Your task ▸ Copy the DPS bankruptcy passage starting at "At this point, the" and ending at "197 bail out.", and swap "retirees" for "pensioners".
-- begin Selected text --
DPS would be temporarily protected by the automatic ‘bankruptcy stay’. This injunction would halt all creditor actions against DPS, and any new loans to DPS would have the special status of debtor-in-possession (DIP) financing. The State of Michigan would be in effective charge of the bankruptcy filing through the DPS Emergency Financial Manager. The State of Michigan would also be a creditor, but only to the extent that DPS has outstanding loans from the State School Loan Revolving Fund.
At this point, the DPS EFM would begin negotiating with the various creditors of DPS, as well as DPS employees and retirees. The State of Michigan’s total exposure as a creditor would be in the vicinity of the $ 195.88 million DPS owes to the State School Loan Revolving Fund, as noted in DPS’ 2015 CAFR on page 91. Nothing more. Nothing close to the $ 3.5 billion prevarication of Governor Snyder. And well less than the $ 617 million spent in the PA 192 – 197 bail out.
-- end Selected text --
-- begin Data shown --
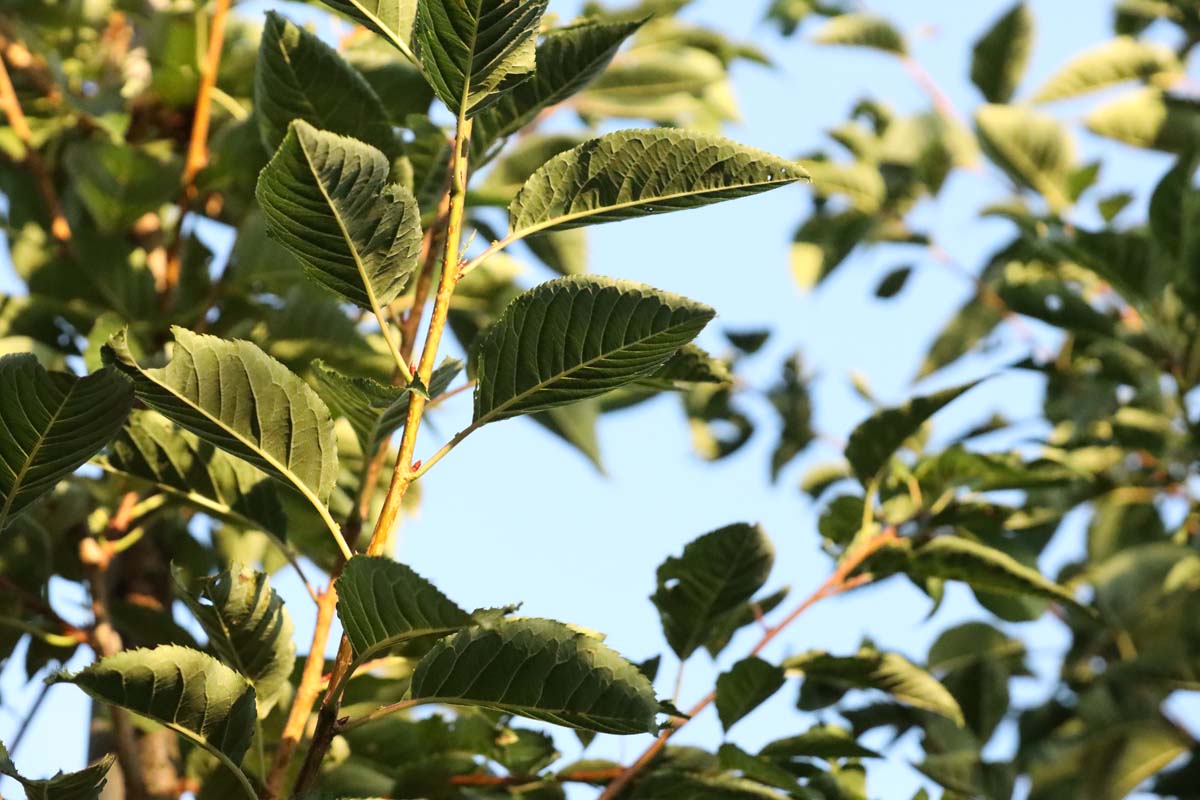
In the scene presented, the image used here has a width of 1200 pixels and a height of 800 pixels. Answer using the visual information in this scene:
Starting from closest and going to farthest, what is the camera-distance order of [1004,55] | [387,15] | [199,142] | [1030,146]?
[387,15] → [199,142] → [1030,146] → [1004,55]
-- end Data shown --
Solution for this problem ▸
At this point, the DPS EFM would begin negotiating with the various creditors of DPS, as well as DPS employees and pensioners. The State of Michigan’s total exposure as a creditor would be in the vicinity of the $ 195.88 million DPS owes to the State School Loan Revolving Fund, as noted in DPS’ 2015 CAFR on page 91. Nothing more. Nothing close to the $ 3.5 billion prevarication of Governor Snyder. And well less than the $ 617 million spent in the PA 192 – 197 bail out.